The study was based on data collected from 100 volunteers who each had a formal diagnosis of acrophobia and had suffered with it for 30 years, on average. Half of the volunteers were treated with VR, though two participants were unable to complete the treatment because they found it so challenging.

Treatment took the form of six 30-minute long sessions in VR, spaced over a two week period. A VR “coach” would encourage participants to explain the details of their phobia, as well as offering some information on the psychology of phobias.

After meeting the virtual coach, participants were challenged to enter a virtual building, with each of it’s 10 floors presenting a height-related challenge. One challenge might be to simply stand near the edge of a platform, while dropping a ball over the edge would represent a level up, in terms of difficulty. Eventually, participants were able to work up to crossing a large gap on a rope bridge.

After undergoing the experimental treatment programme, 69% of participants were no longer classified as clinically phobic.

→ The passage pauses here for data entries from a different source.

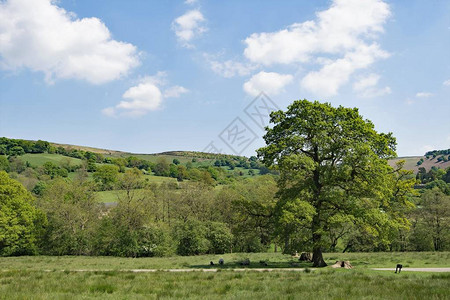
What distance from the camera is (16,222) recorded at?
161 feet

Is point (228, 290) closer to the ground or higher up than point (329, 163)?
closer to the ground

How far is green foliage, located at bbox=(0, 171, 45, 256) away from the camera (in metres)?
48.1

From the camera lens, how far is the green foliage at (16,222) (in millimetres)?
48062

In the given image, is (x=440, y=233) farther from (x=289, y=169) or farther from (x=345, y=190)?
(x=289, y=169)

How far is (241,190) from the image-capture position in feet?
242

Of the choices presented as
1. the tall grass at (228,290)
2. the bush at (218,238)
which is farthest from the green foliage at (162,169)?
the tall grass at (228,290)

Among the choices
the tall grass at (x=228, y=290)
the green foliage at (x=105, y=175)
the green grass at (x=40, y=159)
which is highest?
the green grass at (x=40, y=159)

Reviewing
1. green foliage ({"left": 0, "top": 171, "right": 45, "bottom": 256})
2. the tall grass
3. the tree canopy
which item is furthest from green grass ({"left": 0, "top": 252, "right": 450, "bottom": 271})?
green foliage ({"left": 0, "top": 171, "right": 45, "bottom": 256})

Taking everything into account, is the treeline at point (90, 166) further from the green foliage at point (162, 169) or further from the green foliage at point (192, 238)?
the green foliage at point (192, 238)

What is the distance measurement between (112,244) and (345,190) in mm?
40374

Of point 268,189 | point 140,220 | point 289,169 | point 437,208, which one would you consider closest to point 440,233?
point 437,208

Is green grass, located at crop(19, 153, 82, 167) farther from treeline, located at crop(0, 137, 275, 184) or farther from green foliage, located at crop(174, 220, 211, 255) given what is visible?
green foliage, located at crop(174, 220, 211, 255)

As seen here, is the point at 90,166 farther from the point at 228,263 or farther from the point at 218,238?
the point at 228,263

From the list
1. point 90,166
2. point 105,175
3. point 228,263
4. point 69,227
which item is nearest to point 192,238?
point 69,227
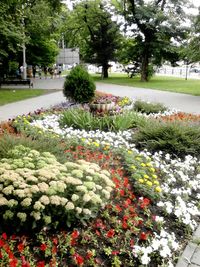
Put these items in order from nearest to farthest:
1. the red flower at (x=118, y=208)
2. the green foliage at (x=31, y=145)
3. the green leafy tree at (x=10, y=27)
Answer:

The team from Oxford claim that the positive results of this first trial suggest that VR-powered therapy has potential, not just for helping patients with a fear of heights, but with many other mental health conditions. Furthermore, the efficacy of this type of treatment could help to alleviate workload on over-stretched health services.

“We need a greater number of skilled therapists, not fewer, but to meet the large demand for mental health treatment we also require powerful technological solutions,” explained Professor Daniel Freeman, the author of the study published in The Lancet medical journal.

“As seen in our clinical trial, virtual reality treatments have the potential to be effective, and faster and more appealing for many patients than traditional face-to-face therapies.”

This type of therapy not only appears to be effective, but is also reasonably inexpensive. There is an upfront investment to be made in the creation of the VR experience, which requires programmers, designers, actors and therapists to create. However, once the therapeutic simulation has been created, it could be easily distributed online and replicated widely on relatively inexpensive VR setups.

It’s incredibly exciting to see virtual reality being used to help people in need and it seems likely that we’ll see VR put to this use more widely as further research becomes available and as the public become familiar with the technology.

However, Dr Mark Hayward of the University of Sussex reminds us that while the findings are promising, with more “serious mental health disorders like psychosis, these treatments still require a professional therapist’s involvement”.